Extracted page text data
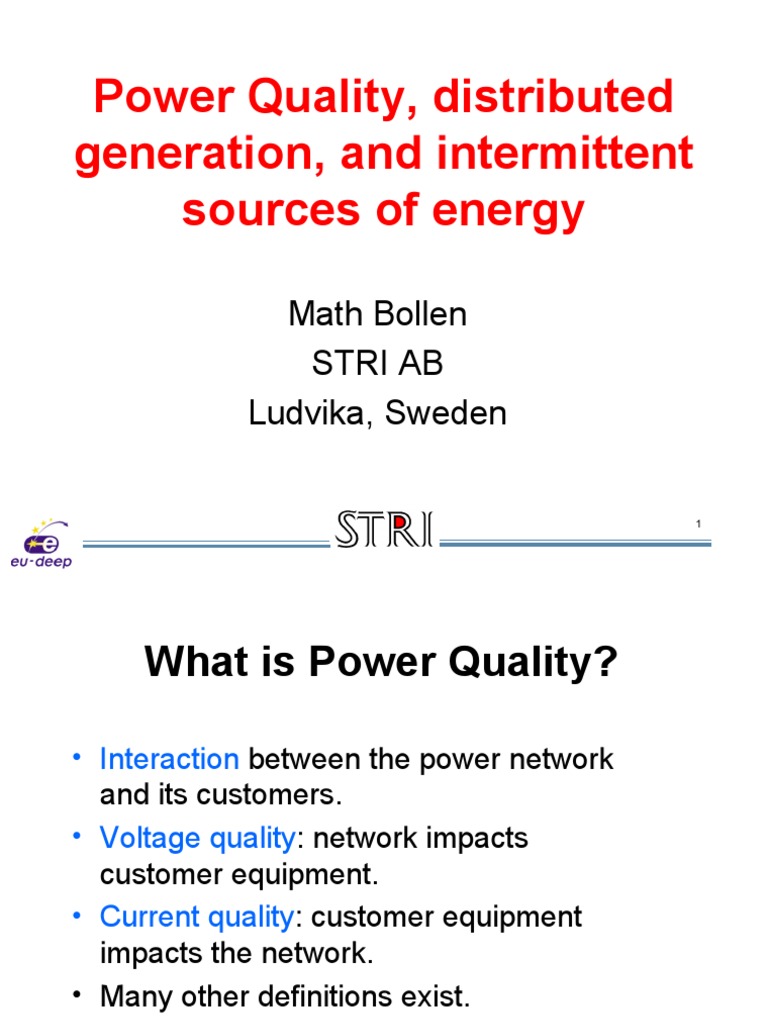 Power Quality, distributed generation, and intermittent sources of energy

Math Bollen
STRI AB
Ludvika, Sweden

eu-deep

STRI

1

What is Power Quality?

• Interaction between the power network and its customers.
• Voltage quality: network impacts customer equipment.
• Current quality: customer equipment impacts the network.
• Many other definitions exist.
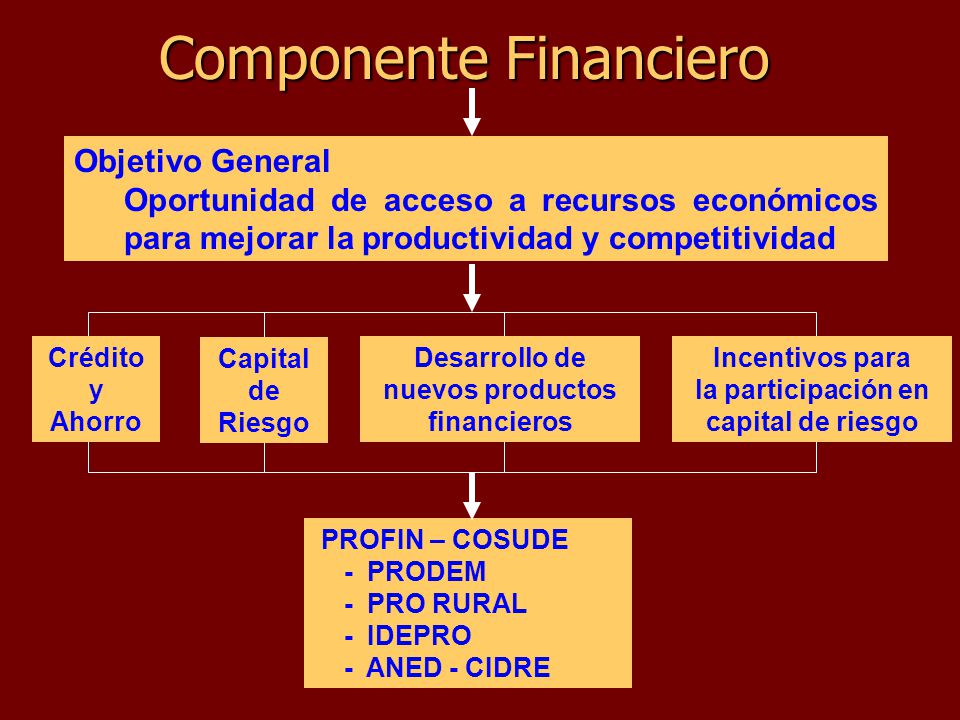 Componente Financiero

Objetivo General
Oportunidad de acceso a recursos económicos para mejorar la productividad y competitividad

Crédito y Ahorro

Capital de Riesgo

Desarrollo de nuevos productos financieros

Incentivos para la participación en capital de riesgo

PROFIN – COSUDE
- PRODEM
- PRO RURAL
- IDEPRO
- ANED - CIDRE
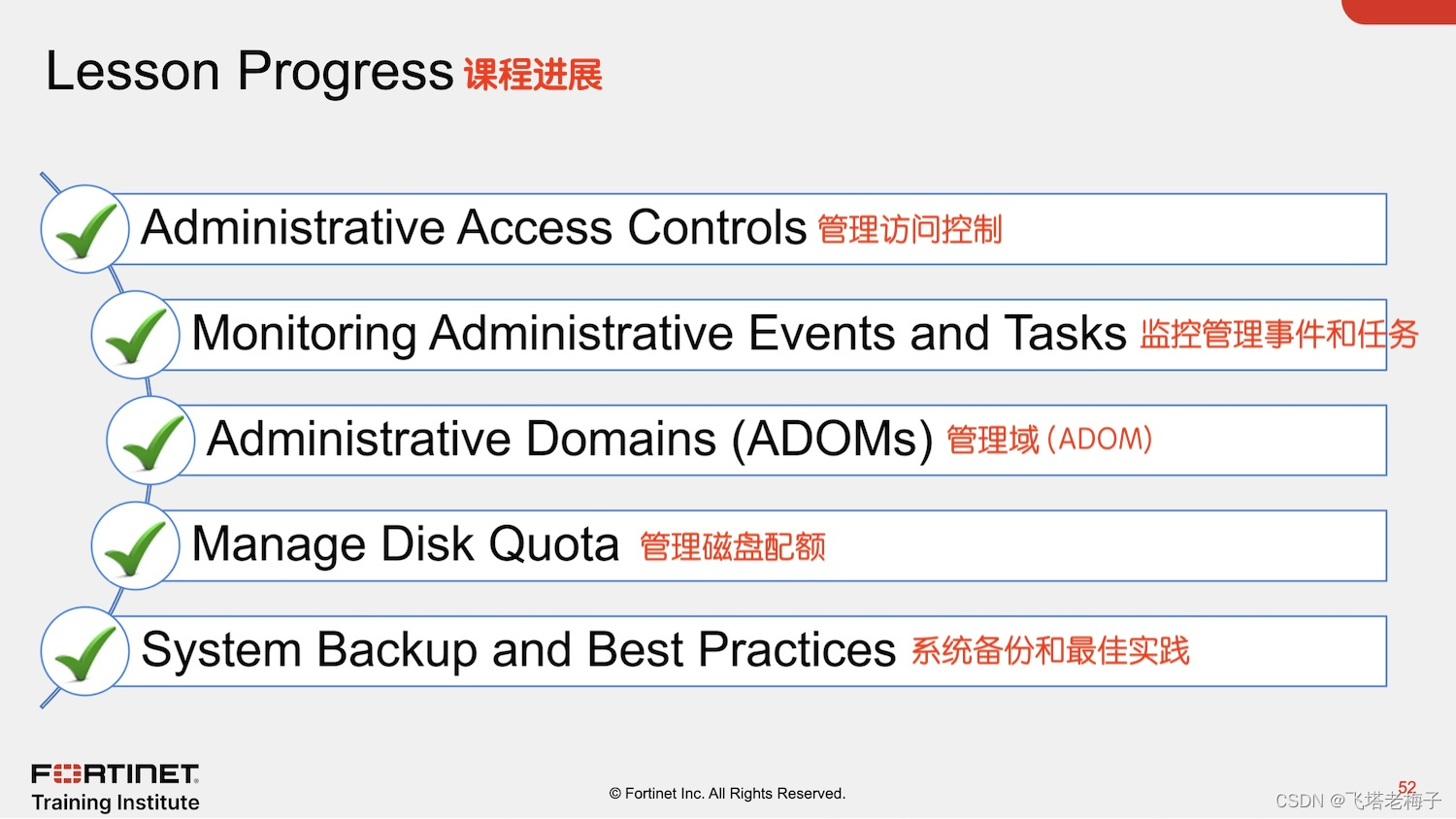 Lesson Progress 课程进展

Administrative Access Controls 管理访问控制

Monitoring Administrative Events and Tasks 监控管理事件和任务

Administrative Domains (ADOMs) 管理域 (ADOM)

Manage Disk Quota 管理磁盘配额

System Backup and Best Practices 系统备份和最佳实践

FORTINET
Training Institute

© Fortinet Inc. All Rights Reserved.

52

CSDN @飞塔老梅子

GOAL OF THE EXERCISE
Please find the lines in the data that contain the word "para" and copy them.

SOLUTION TO THE EXERCISE
Oportunidad de acceso a recursos económicos para mejorar la productividad y competitividad
Incentivos para la participación en capital de riesgo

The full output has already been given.